Ouverture d'une enquête?Lagarde sera fixée sur son avenir le 4 août

La justice française a décidé vendredi de reporter sa décision sur l'ouverture éventuelle d'une enquête sur la nouvelle directrice du FMI. Un membre de la cour a dû se récuser.

La Cour de justice de la République devra dire, le 4 août prochain, si une enquête sur un éventuel abus d'autorité de l'ancienne ministre de l'Économie française sera ouverte dans l'affaire Tapie.

La Cour de justice de la République devra dire, le 4 août prochain, si une enquête sur un éventuel abus d'autorité de l'ancienne ministre de l'Économie française sera ouverte dans l'affaire Tapie.

AFP

Christine Lagarde, alors qu'elle était ministre des Finances, est soupçonnée par le parquet d'abus d'autorité dans une affaire liée à Bernard Tapie. Dans une déclaration à la presse, la Cour de Justice de la République (CJR) a expliqué le report de sa décision par le fait qu'«un des membres de la commission des requêtes a fait connaître tardivement qu'il était dans l'obligation de se récuser».

«Le membre suppléant de la cour qui aurait pu le suppléer nous a de son côté fait savoir qu'il était lui-même dans l'impossibilité de le faire immédiatement sans connaissance préalable du dossier. La commission a donc décidé de renvoyer l'examen de cette affaire au jeudi 4 août», a-t-il ajouté.

Questions sur une éventuel abus d'autorité

C'est le 10 mai que le parquet avait saisi la Cour de justice de la République (CJR), seule instance française compétente pour juger les ministres pour des faits commis dans l'exercice de leurs fonctions. «Que la commission des requêtes (de la CJR) décide ou non de poursuivre les investigations, j'ai exactement la même confiance et la même sérénité», avait affirmé mercredi, Christine Lagarde, rejetant tout comportement frauduleux.

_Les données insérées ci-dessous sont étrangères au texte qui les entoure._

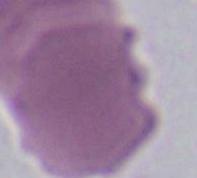 An erythrocyte is shown. Photomicrograph. Captured at 1000x magnification.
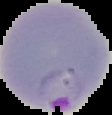

preparation = thin blood film
image size = 112×115 pixels
image type = segmented cell region on a black background
result = malaria parasites identified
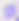
{
  "magnification": "400x",
  "modality": "micrograph",
  "identification": "Toxoplasma gondii"
}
Evaluate for malaria.
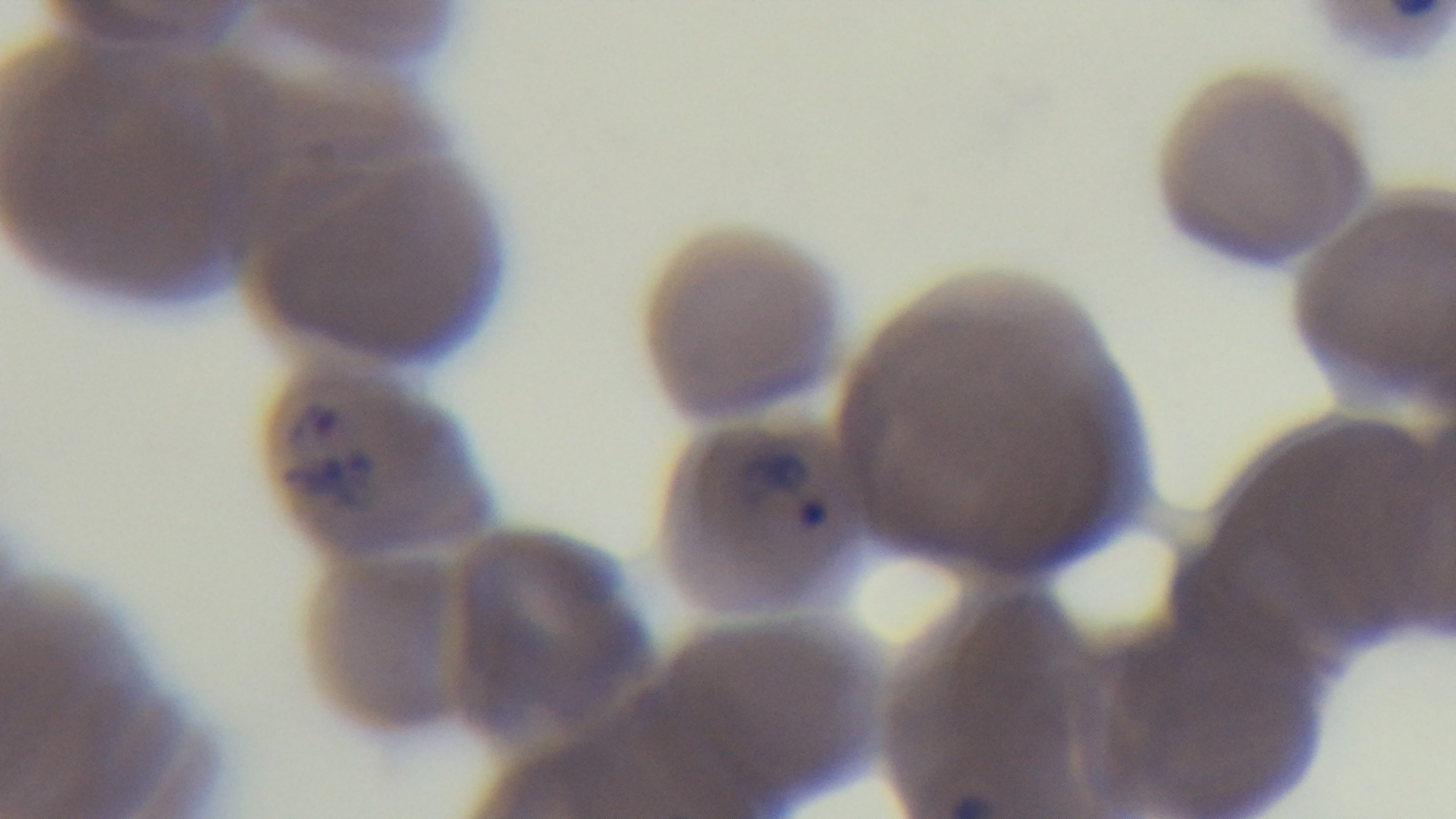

Le parquet estime qu'il y a des motifs suffisants pour enquêter sur Christine Lagarde. Cette dernière pourrait s'être rendue coupable d'un abus d'autorité dans le règlement d'un litige d'affaires très complexe opposant Bernard Tapie à une structure publique gérant les actifs douteux de la banque Crédit lyonnais, sauvée de la faillite dans les années 1990 par un soutien massif de l'État français.

Procédure qui pourrait durer des années

Pour mettre fin à de longues procédures et trancher ce litige ancien concernant la vente par le Crédit lyonnais du groupe Adidas, ancienne propriété de l'homme d'affaires, Mme Lagarde avait choisi une justice arbitrale, c'est à dire une justice privée. Le jugement rendu en 2008 par cette instance a été favorable à Bernard Tapie qui doit ainsi personnellement empocher au moins 200 millions d'euros, provenant de fonds publics.

Le parquet reproche à Mme Lagarde d'avoir recouru à un arbitrage, procédure privée, alors qu'il s'agissait de deniers publics, d'avoir eu connaissance de la partialité de certains juges-arbitres et de ne pas avoir exercé de recours contre la sentence arbitrale, alors que plusieurs spécialistes l'y encourageaient. Une enquête pourrait durer des années et gêner l'ancienne ministre de l'Économie dans ses nouvelles fonctions. Le délit, s'il était constitué, est passible de cinq ans de prison et 75 000 euros d'amende.